The section that was cut out can be saved and fitted back and epoxied into place later for a more finished look. Fitting it back in later is optional, depends on how you think it looks when you're done adding the flanges. I didn't do that, I thought it looked fine on mine without it.


Expedition Leader
Forms for the flanges.

The photos in this post show the forms to make the flanges in this first step. Flanges will be added on the top and back edges of each side panel, and on the back edge of the roof panel in this step.

For the side panel forms, I've used 1x4 pine for the top edge, and 1/4" plywood for the back edge - the back edge is curved so 1/4" plywood will bend easier to follow the curve. The wood is screwed together at the corner, and held tightly to the side panel with clamps. I've also taped waxed paper to the forms, this will serve as "mold release" so the new fiberglass doesn't stick to the pine. Since the windows are out of these side panels I'm able to use mostly short clamps, although I did need one longer clamp at the front end of the panel. If the windows were in place longer clamps that could span the panel would be needed all around. You might be able to do the job without clamps by wrapping strong tape like duct tape around the form and the panel, but I haven't tried that.

Once the form is clamped to the panel, it's a good idea to seal the joint between the panel and the form on the outside of the panel with masking tape so when you add resin to build up the flange it doesn't leak all over the outside of the panel. This photo is from below showing the tape sealing teh joint.

Similarly, a simple straight form of 1x6 pine is added to the back of the roof, and the outside of the joint is taped as above. Waxed paper is wrapped around the board. This form is easiest with long pipe clamps.

I've also added a line of masking tape about 1" from the joint on the inside of the panels. By using tape to define the edge of the fiberglass I'll be adding the end result will be a more finished look rather than a random edge to the resin/fiberglass that's been added.


Expedition Leader
Adding the flanges, layer 1.

To bond successfully to the factory SMC, I'm using USC All Resin, which is SMC-compatible.
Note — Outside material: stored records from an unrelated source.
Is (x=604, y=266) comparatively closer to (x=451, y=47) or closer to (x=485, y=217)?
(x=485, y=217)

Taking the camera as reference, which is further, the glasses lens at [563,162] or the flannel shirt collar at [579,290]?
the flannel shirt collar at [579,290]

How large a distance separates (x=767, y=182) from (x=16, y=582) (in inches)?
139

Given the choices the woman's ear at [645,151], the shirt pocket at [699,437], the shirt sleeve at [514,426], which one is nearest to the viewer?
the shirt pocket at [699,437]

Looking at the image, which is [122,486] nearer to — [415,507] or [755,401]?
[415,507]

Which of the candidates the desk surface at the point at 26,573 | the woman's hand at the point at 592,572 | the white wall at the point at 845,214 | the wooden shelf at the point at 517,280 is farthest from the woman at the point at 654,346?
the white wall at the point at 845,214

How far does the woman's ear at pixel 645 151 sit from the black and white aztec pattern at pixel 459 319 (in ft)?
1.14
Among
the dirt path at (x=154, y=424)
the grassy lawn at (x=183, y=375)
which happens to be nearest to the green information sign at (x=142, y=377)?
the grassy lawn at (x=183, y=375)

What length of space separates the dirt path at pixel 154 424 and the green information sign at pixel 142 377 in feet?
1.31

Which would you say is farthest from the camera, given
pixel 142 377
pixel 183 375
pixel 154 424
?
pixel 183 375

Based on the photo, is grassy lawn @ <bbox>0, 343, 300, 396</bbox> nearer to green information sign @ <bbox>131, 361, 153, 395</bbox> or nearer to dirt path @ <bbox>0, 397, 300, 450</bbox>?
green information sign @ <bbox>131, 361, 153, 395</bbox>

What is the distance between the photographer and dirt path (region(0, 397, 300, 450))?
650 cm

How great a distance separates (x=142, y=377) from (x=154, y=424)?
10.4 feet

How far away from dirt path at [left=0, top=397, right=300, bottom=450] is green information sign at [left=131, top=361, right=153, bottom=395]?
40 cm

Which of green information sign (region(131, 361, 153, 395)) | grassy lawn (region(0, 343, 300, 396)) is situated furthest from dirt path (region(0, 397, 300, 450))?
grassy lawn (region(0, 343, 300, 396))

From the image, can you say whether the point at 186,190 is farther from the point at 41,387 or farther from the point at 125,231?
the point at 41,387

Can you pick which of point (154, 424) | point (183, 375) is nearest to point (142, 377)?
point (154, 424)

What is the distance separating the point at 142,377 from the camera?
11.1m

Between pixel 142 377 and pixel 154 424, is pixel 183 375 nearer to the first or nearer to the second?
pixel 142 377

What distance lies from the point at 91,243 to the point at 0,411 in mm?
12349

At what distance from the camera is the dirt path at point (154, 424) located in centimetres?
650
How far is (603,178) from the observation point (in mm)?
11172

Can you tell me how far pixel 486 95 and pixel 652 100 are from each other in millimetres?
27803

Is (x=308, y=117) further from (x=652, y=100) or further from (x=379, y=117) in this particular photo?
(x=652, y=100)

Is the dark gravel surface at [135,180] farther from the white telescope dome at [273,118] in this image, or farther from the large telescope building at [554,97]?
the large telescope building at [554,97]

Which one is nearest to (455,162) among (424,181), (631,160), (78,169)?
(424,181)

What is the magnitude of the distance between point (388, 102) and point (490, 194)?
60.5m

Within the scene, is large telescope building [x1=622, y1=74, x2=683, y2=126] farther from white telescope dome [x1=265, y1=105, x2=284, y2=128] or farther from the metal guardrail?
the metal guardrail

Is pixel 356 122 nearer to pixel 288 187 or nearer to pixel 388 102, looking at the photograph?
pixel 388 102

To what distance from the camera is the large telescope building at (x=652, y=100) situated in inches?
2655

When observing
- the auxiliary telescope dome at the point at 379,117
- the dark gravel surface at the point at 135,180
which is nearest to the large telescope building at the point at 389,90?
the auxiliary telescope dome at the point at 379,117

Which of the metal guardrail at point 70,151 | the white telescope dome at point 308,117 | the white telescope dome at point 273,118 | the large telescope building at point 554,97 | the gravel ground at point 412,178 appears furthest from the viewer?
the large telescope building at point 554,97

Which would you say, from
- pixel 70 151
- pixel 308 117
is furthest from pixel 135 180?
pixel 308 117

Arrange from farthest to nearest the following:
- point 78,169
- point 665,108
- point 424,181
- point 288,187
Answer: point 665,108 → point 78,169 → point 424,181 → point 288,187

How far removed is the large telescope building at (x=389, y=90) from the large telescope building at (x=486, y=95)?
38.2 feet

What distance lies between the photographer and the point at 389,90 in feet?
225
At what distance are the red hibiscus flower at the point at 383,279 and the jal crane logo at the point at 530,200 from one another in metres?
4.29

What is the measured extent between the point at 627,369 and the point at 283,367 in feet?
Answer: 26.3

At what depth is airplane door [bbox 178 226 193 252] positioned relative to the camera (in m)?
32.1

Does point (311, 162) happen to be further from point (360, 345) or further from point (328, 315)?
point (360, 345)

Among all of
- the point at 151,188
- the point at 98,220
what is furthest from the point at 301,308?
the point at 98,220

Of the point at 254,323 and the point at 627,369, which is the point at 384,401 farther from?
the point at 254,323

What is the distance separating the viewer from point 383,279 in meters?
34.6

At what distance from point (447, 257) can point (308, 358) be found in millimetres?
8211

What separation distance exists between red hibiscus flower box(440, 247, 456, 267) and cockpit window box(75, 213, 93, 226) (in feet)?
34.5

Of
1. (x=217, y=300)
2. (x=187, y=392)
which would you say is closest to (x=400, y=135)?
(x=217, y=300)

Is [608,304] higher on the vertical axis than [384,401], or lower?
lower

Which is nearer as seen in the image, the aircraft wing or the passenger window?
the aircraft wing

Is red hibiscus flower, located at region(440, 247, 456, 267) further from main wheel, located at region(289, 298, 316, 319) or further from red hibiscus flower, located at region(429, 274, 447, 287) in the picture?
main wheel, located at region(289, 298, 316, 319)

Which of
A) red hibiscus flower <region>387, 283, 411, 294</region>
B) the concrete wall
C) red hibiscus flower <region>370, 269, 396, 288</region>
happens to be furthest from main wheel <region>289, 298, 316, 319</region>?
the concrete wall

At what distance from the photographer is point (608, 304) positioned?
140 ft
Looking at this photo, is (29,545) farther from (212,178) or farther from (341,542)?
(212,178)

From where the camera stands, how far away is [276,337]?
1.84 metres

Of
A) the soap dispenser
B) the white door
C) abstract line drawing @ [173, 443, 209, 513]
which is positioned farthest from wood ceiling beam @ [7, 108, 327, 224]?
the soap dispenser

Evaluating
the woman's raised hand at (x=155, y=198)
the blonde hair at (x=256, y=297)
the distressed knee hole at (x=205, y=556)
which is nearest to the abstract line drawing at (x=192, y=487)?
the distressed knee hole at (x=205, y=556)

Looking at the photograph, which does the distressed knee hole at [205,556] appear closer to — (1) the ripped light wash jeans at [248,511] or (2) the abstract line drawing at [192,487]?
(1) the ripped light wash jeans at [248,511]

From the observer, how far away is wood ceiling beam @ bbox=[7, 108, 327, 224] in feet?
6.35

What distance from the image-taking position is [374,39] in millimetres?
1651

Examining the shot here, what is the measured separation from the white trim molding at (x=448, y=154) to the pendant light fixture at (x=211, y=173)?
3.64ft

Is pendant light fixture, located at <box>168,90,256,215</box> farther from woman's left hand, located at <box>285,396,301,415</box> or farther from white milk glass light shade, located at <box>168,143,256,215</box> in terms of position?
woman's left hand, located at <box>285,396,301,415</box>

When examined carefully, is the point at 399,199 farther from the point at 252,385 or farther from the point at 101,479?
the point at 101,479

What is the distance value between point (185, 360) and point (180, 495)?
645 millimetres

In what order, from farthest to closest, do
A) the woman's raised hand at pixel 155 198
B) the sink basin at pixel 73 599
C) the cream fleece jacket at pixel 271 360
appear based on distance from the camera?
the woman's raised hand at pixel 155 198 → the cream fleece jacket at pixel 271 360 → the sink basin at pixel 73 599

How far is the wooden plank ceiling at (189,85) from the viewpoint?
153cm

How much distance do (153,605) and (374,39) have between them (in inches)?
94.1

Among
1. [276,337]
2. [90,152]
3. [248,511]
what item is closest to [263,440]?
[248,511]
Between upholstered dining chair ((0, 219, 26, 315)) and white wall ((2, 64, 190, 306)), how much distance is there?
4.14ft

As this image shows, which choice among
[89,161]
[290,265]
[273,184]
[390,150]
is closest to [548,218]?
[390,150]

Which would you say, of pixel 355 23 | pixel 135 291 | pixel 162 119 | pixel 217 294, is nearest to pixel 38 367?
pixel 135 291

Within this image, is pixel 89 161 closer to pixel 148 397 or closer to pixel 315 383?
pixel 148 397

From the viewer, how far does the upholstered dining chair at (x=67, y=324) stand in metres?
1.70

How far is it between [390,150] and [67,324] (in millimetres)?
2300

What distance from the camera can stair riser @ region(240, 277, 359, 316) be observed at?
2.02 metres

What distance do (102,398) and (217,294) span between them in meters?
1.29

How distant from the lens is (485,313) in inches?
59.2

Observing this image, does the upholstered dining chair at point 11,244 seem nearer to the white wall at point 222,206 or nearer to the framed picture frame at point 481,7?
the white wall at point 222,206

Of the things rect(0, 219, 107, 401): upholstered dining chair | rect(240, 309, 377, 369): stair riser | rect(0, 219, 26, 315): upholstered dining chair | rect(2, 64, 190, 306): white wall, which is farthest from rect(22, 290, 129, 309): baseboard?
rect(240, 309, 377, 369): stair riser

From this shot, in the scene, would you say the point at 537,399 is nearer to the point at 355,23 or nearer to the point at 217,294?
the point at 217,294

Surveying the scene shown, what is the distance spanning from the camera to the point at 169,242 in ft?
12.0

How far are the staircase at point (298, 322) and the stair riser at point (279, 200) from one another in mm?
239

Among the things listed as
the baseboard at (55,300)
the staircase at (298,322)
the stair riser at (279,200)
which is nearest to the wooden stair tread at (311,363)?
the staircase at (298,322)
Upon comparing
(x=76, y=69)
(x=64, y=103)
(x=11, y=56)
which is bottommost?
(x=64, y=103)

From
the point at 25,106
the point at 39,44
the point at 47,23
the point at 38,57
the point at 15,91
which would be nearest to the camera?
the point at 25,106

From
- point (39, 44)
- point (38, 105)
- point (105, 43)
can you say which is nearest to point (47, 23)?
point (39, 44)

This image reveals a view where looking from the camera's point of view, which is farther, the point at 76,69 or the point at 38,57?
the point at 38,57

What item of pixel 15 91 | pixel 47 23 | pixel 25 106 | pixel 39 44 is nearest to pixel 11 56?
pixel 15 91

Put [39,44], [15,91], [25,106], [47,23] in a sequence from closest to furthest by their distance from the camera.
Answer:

You can refer back a few posts to the section on materials for more info and alternatives.

I'm using 1"-wide strips of 1.5 ounce fiberglass mat as a first layer. Mat is a random collection of glass strands held together with a binding material that dissolves when soaked in resin. The reason I'm using mat as a first layer is that it will provide the best bond to the hardtop. I'll lay the mat flat on the hardtop, and it should be cut to width so that it can butt against the form and reach almost all the way to the masking tape. I'll use only one strip, laid directly on the hardtop.

The strips of mat laid in place:

The strip on the hardtop will be saturated with SMC-compatible resin, and the strip on the form can be done with ordinary polyester resin.

After those are laid in place and saturated with resin, I'll add several layers of 2"-wide fiberglass tape on top of the mat, folded into the corner. The fiberglass tape will provide a nice finished look to the flange if done carefully, and will be very strong. Also, the fiberglass tape layers will be applied using ordinary polyester resin rather than the expensive SMC-compatible resin.

2" fiberglass tape, which will be applied as layers 2-4 after the mat has been soaked with SMC-compatible resin:

BTW the best way to cut fiberglass mat accurately is with a roller cutter and a straightedge. I do it on an old piece of vinyl flooring.

Before mixing the resin, it's good practice to get all of the fiberglass ready and laid out nearby in the order you'll need it - you don't want to be racing the clock by having to cut the fiberglass after the resin has been catalyzed.